Shallow Robustness, Deep Vulnerabilities: Multi-Turn Evaluation of Medical LLMs
This addresses the critical but underexplored dimension of multi-turn robustness for safe and reliable deployment of medical LLMs, which is incremental as it builds on existing evaluation frameworks by introducing a new multi-turn approach.
The study tackled the problem of evaluating the reliability of medical large language models (LLMs) in realistic multi-turn interactions, finding that while models perform reasonably under shallow perturbations, they exhibit severe vulnerabilities with accuracy dropping from 91.2% to as low as 13.5% in multi-turn settings, and indirect context-based interventions are often more harmful than direct suggestions.

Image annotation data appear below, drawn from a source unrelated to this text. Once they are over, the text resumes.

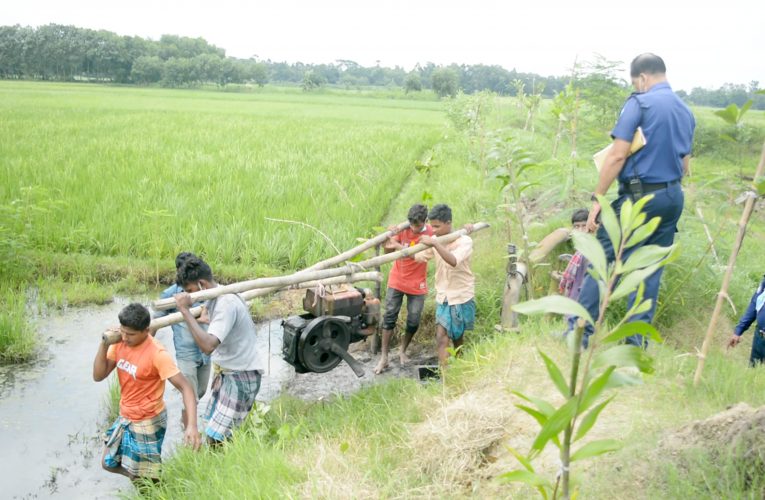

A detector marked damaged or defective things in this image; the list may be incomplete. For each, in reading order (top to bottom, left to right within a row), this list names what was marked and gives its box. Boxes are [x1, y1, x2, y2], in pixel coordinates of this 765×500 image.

rusty engine body [280, 286, 380, 376]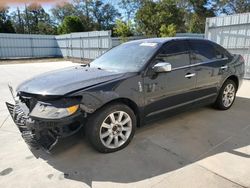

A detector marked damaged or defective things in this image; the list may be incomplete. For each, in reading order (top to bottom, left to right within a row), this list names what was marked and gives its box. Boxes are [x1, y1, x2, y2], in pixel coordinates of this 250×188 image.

crumpled front bumper [5, 101, 84, 153]
broken headlight [29, 102, 79, 119]
dented hood [16, 65, 124, 95]
damaged black car [5, 37, 244, 153]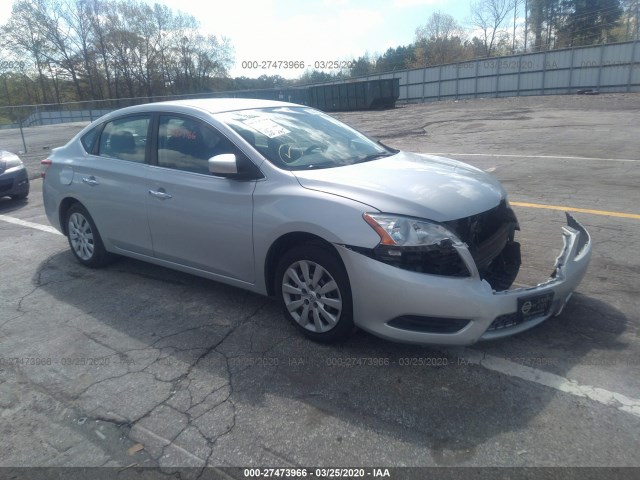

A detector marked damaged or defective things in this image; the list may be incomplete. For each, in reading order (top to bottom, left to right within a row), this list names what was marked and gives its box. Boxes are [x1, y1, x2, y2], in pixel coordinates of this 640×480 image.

cracked headlight [360, 213, 470, 276]
front bumper damage [338, 214, 592, 344]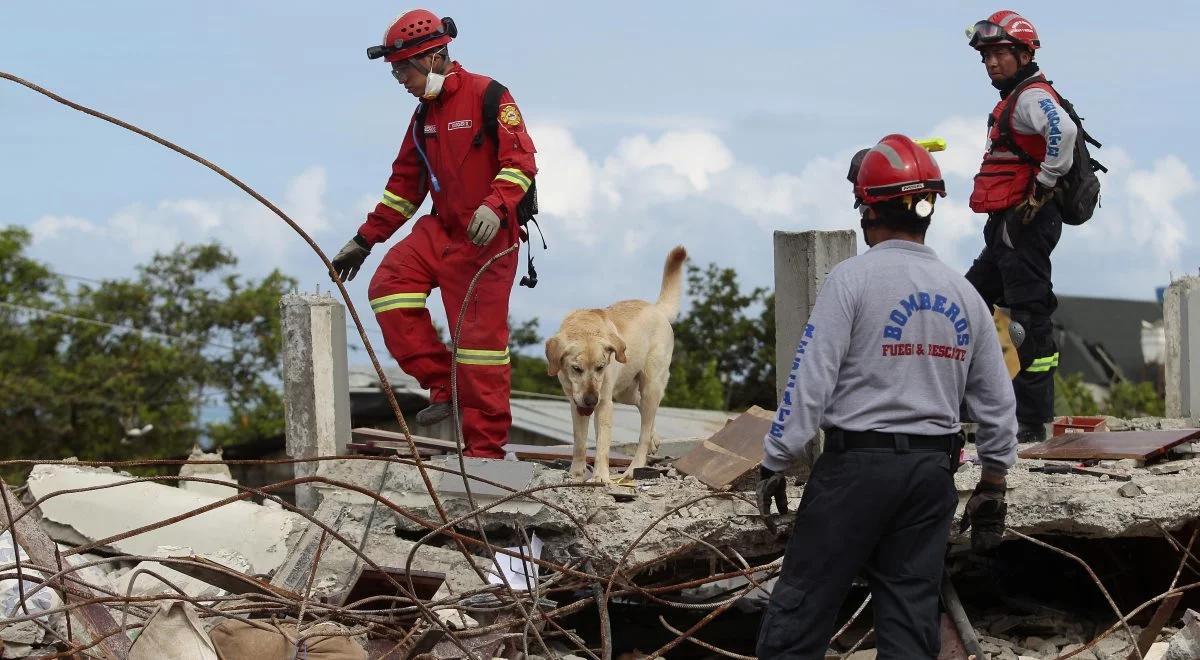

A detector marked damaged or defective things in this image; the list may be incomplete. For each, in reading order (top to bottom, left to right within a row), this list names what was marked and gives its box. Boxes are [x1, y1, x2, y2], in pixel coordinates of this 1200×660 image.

broken concrete slab [28, 463, 312, 576]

Large language models (LLMs) are rapidly transitioning into medical clinical use, yet their reliability under realistic, multi-turn interactions remains poorly understood. Existing evaluation frameworks typically assess single-turn question answering under idealized conditions, overlooking the complexities of medical consultations where conflicting input, misleading context, and authority influence are common. We introduce MedQA-Followup, a framework for systematically evaluating multi-turn robustness in medical question answering. Our approach distinguishes between shallow robustness (resisting misleading initial context) and deep robustness (maintaining accuracy when answers are challenged across turns), while also introducing an indirect-direct axis that separates contextual framing (indirect) from explicit suggestion (direct). Using controlled interventions on the MedQA dataset, we evaluate five state-of-the-art LLMs and find that while models perform reasonably well under shallow perturbations, they exhibit severe vulnerabilities in multi-turn settings, with accuracy dropping from 91.2% to as low as 13.5% for Claude Sonnet 4. Counterintuitively, indirect, context-based interventions are often more harmful than direct suggestions, yielding larger accuracy drops across models and exposing a significant vulnerability for clinical deployment. Further compounding analyses reveal model differences, with some showing additional performance drops under repeated interventions while others partially recovering or even improving. These findings highlight multi-turn robustness as a critical but underexplored dimension for safe and reliable deployment of medical LLMs.